A My loneliness is killing me
B I must confess, I still believe
A When I'm not with you I lose my mind
C Give me a sign Hit me baby one more time

I noticed that A and C, which have the same melody, contain the same content. Thank you, Georg (Du hast einen deutschen Namen! ;-))

So here's my second part:
When I concentrate on listening to chord sequences I notice that it's almost the same as the first 30 excercises from any classical harmony training book. I learned a lot of different approaches to harmony. The one that fits best to Cheiron music is for me the classical one.

Details:
- Ballads are very often Major based
- Funky pieces and music with emphasises the beat is written in minor.

For the second category:
- Harmonic minor, no modal basements, no modal interchanges. Exception "Larger Than Life" (Backstreet Boys) has an F Major Traid. That would be Dorian Mode in the key of C Minor.
- No secondary dominants.
- Tonic chords are pure triads (no Minor Seventh Chords, no Major-Minors). An exception is "Cant' Make You Love me" by Britney Spears. There is a bridge after the second chorus which contains a Cm7 tonic chord play by a Clavinet.
- The two most important chords with subdominant function are the fourth and the sixth degree. In C-Minor it would be Fm and Ab. Example: (You Drive Me) Crazy : Cm -> Ab -> G7 -> Cm
- These two subdominant chords are not used to give an extra color. They are always before Dominant chords. Example: Everybody (Backstreet's Back) Bbm -> Gb -> F
- No use of the modal like fifth minor degree (Gm in the key of C Minor). The fifth degree has always dominant function (G or G7).
- No chord extensions (9,11,13).
- If a chord has Dominant function, it always goes back to the tonic. Never to subdominant, like in blues.
- If you want to compose music in Cheiron style and you just lay down the chords of your songs it should sound like a Choral.
- In some tunes the chord sequences of the Verse and the Chorus are equal. A different chord sequence can be found then in the Pre-Chorus. "(U Drive Me Crazy)" by Britney Spears has alomost the same chords in the verse as in the chorus (Cm -> Ab -> G7 -> Cm). The Pre-Chorus ( . . . Everytime you look at me . . .) is different since it starts with Fm7.

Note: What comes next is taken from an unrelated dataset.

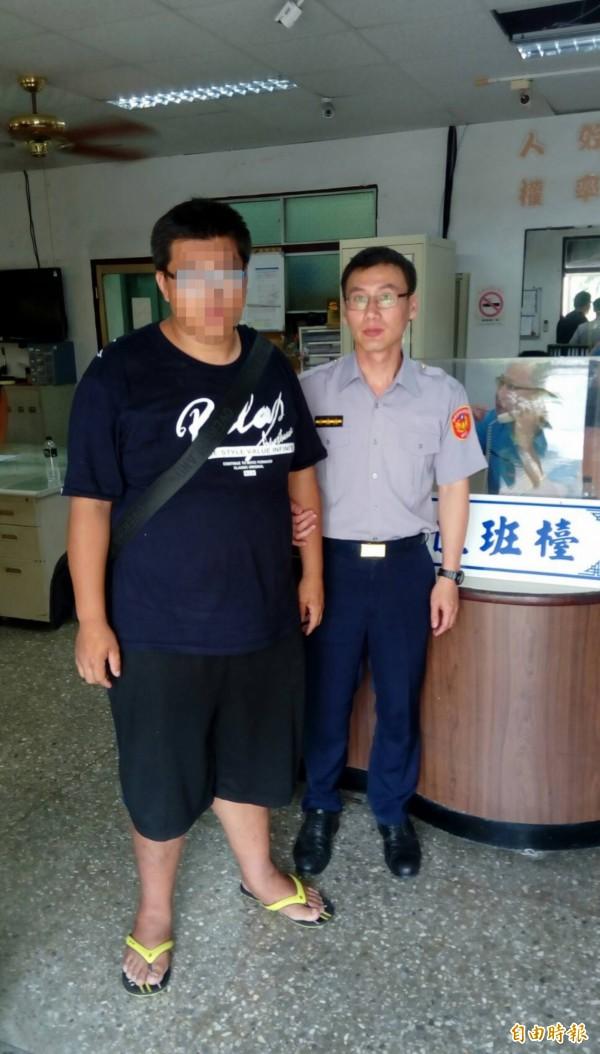 通緝犯到警局借錢被逮。(記者蔡宗憲攝)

For the ballads the same "rules" are used but there are differences:
The ballads tend to be gernerally a little bit more harmonically tasty:
- Use of chord extensions. These extensions are sustained notes. A good example is "Sometimes" by Britney Spears. The Pre-Chorus (I Wann believe in everything . . .) starts with a II chord (Cm), that has a Bb in it so it's Cm(add11). This note is sustained throughout the Pre-Chorus and gives a little bit more harmonic color.
- Change of the key signature in different parts ("Drowning" by Backstreet Boys)
- Chord inversions to create linear basslines.
- Use of secondary daminants (before going to VI)
- Suspended fourths

I have two hints for everyone who want to analyse music in general.
1. Look for Instrumental versions.
2. Edit the audio file that your hear the difference between the left and right channel.
As an example I uploaded the Chorus of "Oops I Did It Again" by Britnes Spears. It contains four sections
1. Original
2. Original with Center Cut
3. Instrumental
4. Instrumental with Center Cut
Here is the link:
http://rapidshare.com/files/433333197/Oops.mp3

So I hope I could help everone a little bit :-)
I think I will write something about Arrangement, Production and Mix tomorrow . . .
There is one thing left I wanted to say:
- There is no Cheiron music mixed and mastered in 5.1 as mentioned earlier. If you buy a normal Audio CD, it is always the same format: Stereo, 16bit, 44.1 kHz. If you have a 5.1 System (like mentioned on page 1 or 2 in this thread), this system emulates 5.1 sound by phase-inversions and that kind of stuff, that's the reason why some elements come out more poweful.

Good night, friends!

Offline Tony G.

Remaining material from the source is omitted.